Animal treatment and tissue harvesting. In two initial experiments, 5-week-old male or 7-week-old female Apc^min/+ mice on AIN93G diets (Research Diets, New Brunswick, NJ) were given 0.16% or 0.08% EGCG (0.16 or 0.08 g EGCG dissolved in 100 mL distilled water containing 0.5 g citric acid) as a sole source of drinking fluid for 9 or 8 weeks, respectively, until the experiments were terminated at 14 or 15 weeks of age. In another experiment, female Apc^min/+ mice at 5 weeks of age on AIN93G diet were given 0.32% EGCG or 0.044% caffeine (prepared in 0.5% citric acid solution as above) in drinking fluid until they were sacrificed at 11 weeks of age. In all three experiments, control groups were given the control fluid (0.5% citric acid) throughout the respective experimental periods. In the dose-response study with EGCG, 5-week-old male Apc^min/+ mice on AIN93G diet were randomized into six groups, and 0%, 0.02%, 0.04%, 0.08%, 0.16%, or 0.32% EGCG solution was given in drinking fluid for 6 weeks until the experiment was terminated at 11 weeks of age. Negative control groups (Apc^+/+ mice receiving either control or 0.32% EGCG fluid) were also included to generate normal small intestine samples for mechanistic studies. Food and fluid intakes as well as body weight of mice were monitored on a weekly basis during the experimental periods. Mice were routinely checked for any abnormalities. For the short-term treatment with EGCG, 14-week-old female Apc^min/+ mice were given a single dose of 75 mg EGCG/kg intragastrically 3 hours before they were sacrificed. Pure EGCG was obtained from Mitsui Norin Co. Ltd. (Shizuoka, Japan) and caffeine and citric acid were purchased from Sigma Chemical Co. (St. Louis, MO).

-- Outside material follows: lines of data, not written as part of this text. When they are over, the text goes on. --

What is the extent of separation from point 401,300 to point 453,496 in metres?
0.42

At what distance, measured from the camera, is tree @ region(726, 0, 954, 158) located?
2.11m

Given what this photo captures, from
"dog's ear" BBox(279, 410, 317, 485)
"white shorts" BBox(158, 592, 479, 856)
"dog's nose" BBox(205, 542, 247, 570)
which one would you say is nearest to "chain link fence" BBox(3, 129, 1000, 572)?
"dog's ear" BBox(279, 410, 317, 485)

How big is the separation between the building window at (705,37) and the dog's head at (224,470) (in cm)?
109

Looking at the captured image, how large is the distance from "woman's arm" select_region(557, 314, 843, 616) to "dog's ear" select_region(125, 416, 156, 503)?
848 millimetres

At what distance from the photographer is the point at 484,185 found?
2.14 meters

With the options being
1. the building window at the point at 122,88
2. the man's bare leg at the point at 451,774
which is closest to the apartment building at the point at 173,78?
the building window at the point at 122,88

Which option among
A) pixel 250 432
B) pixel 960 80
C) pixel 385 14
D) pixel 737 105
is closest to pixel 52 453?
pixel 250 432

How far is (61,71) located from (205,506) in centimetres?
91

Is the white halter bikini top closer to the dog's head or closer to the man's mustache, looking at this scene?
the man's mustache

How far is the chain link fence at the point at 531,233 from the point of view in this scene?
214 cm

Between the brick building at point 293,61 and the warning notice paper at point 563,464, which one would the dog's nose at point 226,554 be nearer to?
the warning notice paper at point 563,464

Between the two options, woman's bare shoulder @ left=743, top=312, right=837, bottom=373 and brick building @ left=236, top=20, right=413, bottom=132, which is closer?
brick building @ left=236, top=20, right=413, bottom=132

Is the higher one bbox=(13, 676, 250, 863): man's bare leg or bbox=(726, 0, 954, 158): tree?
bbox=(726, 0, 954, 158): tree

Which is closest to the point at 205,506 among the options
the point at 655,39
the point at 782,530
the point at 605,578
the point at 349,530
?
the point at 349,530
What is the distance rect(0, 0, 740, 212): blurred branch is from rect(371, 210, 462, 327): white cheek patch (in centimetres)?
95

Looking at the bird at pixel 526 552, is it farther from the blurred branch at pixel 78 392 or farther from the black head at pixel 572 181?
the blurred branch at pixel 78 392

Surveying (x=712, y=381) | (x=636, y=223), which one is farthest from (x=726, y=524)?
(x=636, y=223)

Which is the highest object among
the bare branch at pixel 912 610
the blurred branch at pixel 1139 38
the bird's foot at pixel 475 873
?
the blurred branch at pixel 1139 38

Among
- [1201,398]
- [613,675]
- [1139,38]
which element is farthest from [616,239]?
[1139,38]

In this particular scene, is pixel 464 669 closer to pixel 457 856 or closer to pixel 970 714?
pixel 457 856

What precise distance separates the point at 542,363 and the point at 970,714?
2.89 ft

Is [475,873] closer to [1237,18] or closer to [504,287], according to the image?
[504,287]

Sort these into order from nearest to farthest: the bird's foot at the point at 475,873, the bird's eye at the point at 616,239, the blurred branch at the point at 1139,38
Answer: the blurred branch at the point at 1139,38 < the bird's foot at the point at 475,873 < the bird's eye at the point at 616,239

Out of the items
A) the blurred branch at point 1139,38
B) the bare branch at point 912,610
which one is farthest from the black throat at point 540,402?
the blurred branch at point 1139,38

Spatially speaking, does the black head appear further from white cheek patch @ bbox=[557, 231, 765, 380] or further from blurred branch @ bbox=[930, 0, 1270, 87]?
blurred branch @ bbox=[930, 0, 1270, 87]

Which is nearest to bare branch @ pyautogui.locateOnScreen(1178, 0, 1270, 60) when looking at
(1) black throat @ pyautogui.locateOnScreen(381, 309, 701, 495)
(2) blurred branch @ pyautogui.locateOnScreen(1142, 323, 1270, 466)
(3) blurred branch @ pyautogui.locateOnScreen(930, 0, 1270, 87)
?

All mice were euthanized by CO₂ asphyxiation. The small intestine and colon were removed, washed with ice-cold PBS, opened longitudinally, and flattened on filter paper. The number, location, and size of visible tumors in the entire intestine were determined under a lighted magnifier (x2). Alternatively, the flattened tissues on filter paper were placed on dry ice briefly to score the visible tumors. The frozen tumors displayed a distinct white color because cells in tumors are denser than those in normal tissue. From each mouse, three 1.5- to 2-cm segments from the middle point of the proximal, middle, and distal small intestine were taken, fixed in 10% buffered formalin for 24 hours, and then transferred to 80% ethanol for histopathologic examination of small intestinal tumors. From the remaining small intestine, visible tumors were excised, pooled, and frozen at –80°C. Normal enterocytes were collected from the small intestine by scraping the mucosal side with a glass microscope slide, washed with cold PBS twice, and then subjected to a brief centrifugation. The resulting enterocyte pellet was frozen at –80°C.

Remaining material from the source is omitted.